Le Neuchâtelois Jean Studer, dont la cote a toutes les peines du monde à décoller, se fait une raison dans L'Hebdo: «Il y a une dimension tragique dans l'activité politique, c'est l'immédiateté de la reconnaissance et l'immédiateté de la déchéance.» Finalement, il a bien raison. Et durant le temps qui passe entre les deux, on ne vous laisse même pas tranquille.

Pendant ce temps, la mer, qu'on voit danser le long des golfes, n'est plus très claire. Le naufrage du Prestige est un événement dramatique. Certes, mais marginal à côté de la vague qui a retourné le TechnoMarine de Stève Ravussin qui filait droit vers la reconnaissance. Patatras.

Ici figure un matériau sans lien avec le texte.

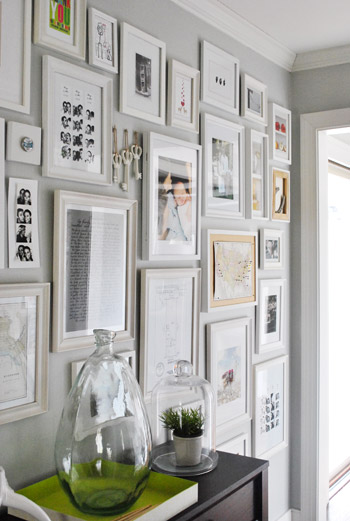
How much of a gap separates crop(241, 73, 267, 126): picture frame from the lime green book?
1.67 metres

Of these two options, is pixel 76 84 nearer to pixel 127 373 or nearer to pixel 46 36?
pixel 46 36

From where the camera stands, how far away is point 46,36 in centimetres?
164

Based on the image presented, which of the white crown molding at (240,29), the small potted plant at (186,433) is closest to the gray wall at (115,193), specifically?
the white crown molding at (240,29)

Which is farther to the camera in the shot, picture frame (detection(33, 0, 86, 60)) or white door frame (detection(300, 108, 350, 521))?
white door frame (detection(300, 108, 350, 521))

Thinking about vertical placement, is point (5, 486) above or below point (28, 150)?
below

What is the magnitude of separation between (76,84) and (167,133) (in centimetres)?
50

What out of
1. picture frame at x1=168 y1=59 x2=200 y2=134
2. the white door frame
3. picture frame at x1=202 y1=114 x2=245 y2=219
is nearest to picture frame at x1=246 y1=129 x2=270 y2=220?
picture frame at x1=202 y1=114 x2=245 y2=219

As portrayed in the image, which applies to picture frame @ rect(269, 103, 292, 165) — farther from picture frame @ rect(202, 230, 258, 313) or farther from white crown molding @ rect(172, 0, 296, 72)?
picture frame @ rect(202, 230, 258, 313)

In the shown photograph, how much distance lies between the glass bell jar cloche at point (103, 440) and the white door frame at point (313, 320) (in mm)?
1712

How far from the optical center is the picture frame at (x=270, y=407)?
2.77 meters

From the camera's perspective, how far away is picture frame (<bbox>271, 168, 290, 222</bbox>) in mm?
2908

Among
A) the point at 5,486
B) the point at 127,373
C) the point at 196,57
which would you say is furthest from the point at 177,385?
the point at 196,57

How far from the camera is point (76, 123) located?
175 centimetres

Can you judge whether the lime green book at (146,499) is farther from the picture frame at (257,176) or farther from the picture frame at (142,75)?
the picture frame at (257,176)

Il a donc eu ce mot: «Couillon comme je suis, je me suis endormi trop profondément.» 24 heures commente: «Stève Ravussin est désormais un «couillon». Cette expression, la sienne, cache pudiquement une profonde détresse.» Il était un peu trop couillu, il est devenu couillon. Mais il est resté pudique.

Pourtant, ce fut une belle semaine, il y en a eu des titres: «Ravussin poursuit sa marche en avant», «La victoire en ligne de mire», «Le calme revenu n'empêche pas Ravussin de foncer vers le record», «Tout baigne pour Ravussin», «Ravussin dans un fauteuil», «Alizé royal pour Ravussin», «Ravussin navigue au paradis»…

Tout est poésie dans le langage des marins. «Ça va monstre bien», disait Ravussin lundi dans Le Matin. Puis, mardi, dans Le Temps: «Ça va nickel! J'ai un peu d'alizé, je suis sous gennaker avec un ris. C'est tranquille!» Puis: «J'ai trente copains de Suisse qui viennent. Ils ont loué une maison. Ça va être de la folie.» Dans 24 heures, «ce n'est pas maintenant qu'il faut risquer de partir sur le toit» et encore dans Le Matin, comme pour conjurer le sort, «s'il m'arrive un truc à cinquante mètres de l'arrivée, je crois que je terminerai à la pagaie». Mais non, mais non…

Mais voilà, jeudi, «l'alizé, c'est merdique!» Son principal concurrent Michel Desjoyeaux, qui passe en tête, n'en revient pas: «C'est con, c'est con, c'est con, c'est con. Ça me scie un peu le bras et la parole.» Dans les sports extrêmes aussi, ce qui se conçoit bien s'énonce clairement, et les mots pour le dire viennent aisément.

Revenons à Jean Studer, qui ne risque pas comme Ravussin de s'endormir si proche de la victoire. Pour la bonne raison qu'il est plus près de Pointe-à-Pitre que de Berne. Dans L'Hebdo, un camarade l'a consolé après son audition par les pontes du parti: «Tu serais venu à la salle 86, tu aurais ouvert les fenêtres, tu te serais lancé dans le vide en faisant un triple salto avec une réception en douceur sur le parking, on aurait dit: c'est normal, c'est un homme!» Il a bien fait de ne pas tenter le coup.

Alors que sa cote est à la descente, Jean Studer pourrait se lancer dans la peinture. Il déclare: «C'est effarant de voir tous ces conseillers fédéraux qui se sont succédé et dont on ignore aujourd'hui jusqu'à l'existence, cependant que les peintres suisses qui ont explosé au début du siècle continuent d'exister aujourd'hui.» Et surtout chez les peintres, il n'y a que très très peu de femmes.

Pour sauter du coq à l'âne, tout en restant dans le domaine des «success stories». La rédaction de L'Hebdo a rendu hommage à sa rédactrice en chef Ariane Dayer, «un roc, une éruption violente et rude de la nature valaisanne». Le dithyrambe est à la hauteur de l'émotion: «Elle croit […] à l'écriture comme la juste manière qu'ont les phrases de se ployer aux sinuosités d'une pensée pour l'enduire du suc absolu de l'instant.» C'est fort. Mais chez Ringier, on veut sans doute revenir au sujet, verbe, complément.

Enfin, terminons sur le naufrage du barde tyrolien Oskar Freysinger. Quand on a un ami comme lui, on n'a plus besoin d'adversaires. Le professeur Ulrich Zimmerli a dit qu'il «avait honte d'être identifié à l'UDC». En Valais, c'est le porte-parole Marino Lorétan qui est parti. Le barde tyrolien a dit: «Le comité du parti cantonal m'a assuré de son soutien.» Quel comité? Comme Ravussin sur sa coquille à l'envers, le c… comme je suis!